Have a good day. More thoughts tomorrow.


* A curmudgeon after my own heart.

** I could have used this service some years ago when Agnes's parents were visiting from Germany. Agnes and her mom had gone into a store at a local mall, and her father and I were sitting on a bench outside. A young man came slouching by with his pants about 2/3 of the way down his backside and suspenders dragging on the ground. Dad broke out in laughter, and the kid turned and glared at him ... I thought for a moment I was going to have to fight him unless he tripped over his pants and fell down first. Fortunately, he just grunted inarticulately and slouched on.

Tuesday, June 27, 2017

Social Media Friends vs "Real" Friends

From Bilbo's Department of Shameless Plagiarism of Good Ideas comes today's post, inspired by fellow blogger John's post from last Saturday.

In his post, John ruminated on the differences between the friendships we maintain on social media and the friendships based on close and in-person contact. In John's view, social media relationships aren't "real" relationships, and we shouldn't have the people we routinely see every day as social media friends, because they deserve more personal contact ... we should have live conversations with them, face to face, and reserve the social media-level of friendship for those who are separated from us by great distance, or who are not necessarily our closest and warmest friends.

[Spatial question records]
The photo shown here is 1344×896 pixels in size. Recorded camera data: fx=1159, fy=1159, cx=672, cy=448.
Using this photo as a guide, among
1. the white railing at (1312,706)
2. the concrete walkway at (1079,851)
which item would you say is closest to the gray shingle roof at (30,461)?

■ **TASK INSTRUCTIONS**
Copy the blog post starting with "Tuesday, June 27, 2017" and going on through "from last Saturday.", but swap "Shameless Plagiarism" for "Cheerful Borrowing".

■ **RESPONSE**
Tuesday, June 27, 2017

Social Media Friends vs "Real" Friends

From Bilbo's Department of Cheerful Borrowing of Good Ideas comes today's post, inspired by fellow blogger John's post from last Saturday.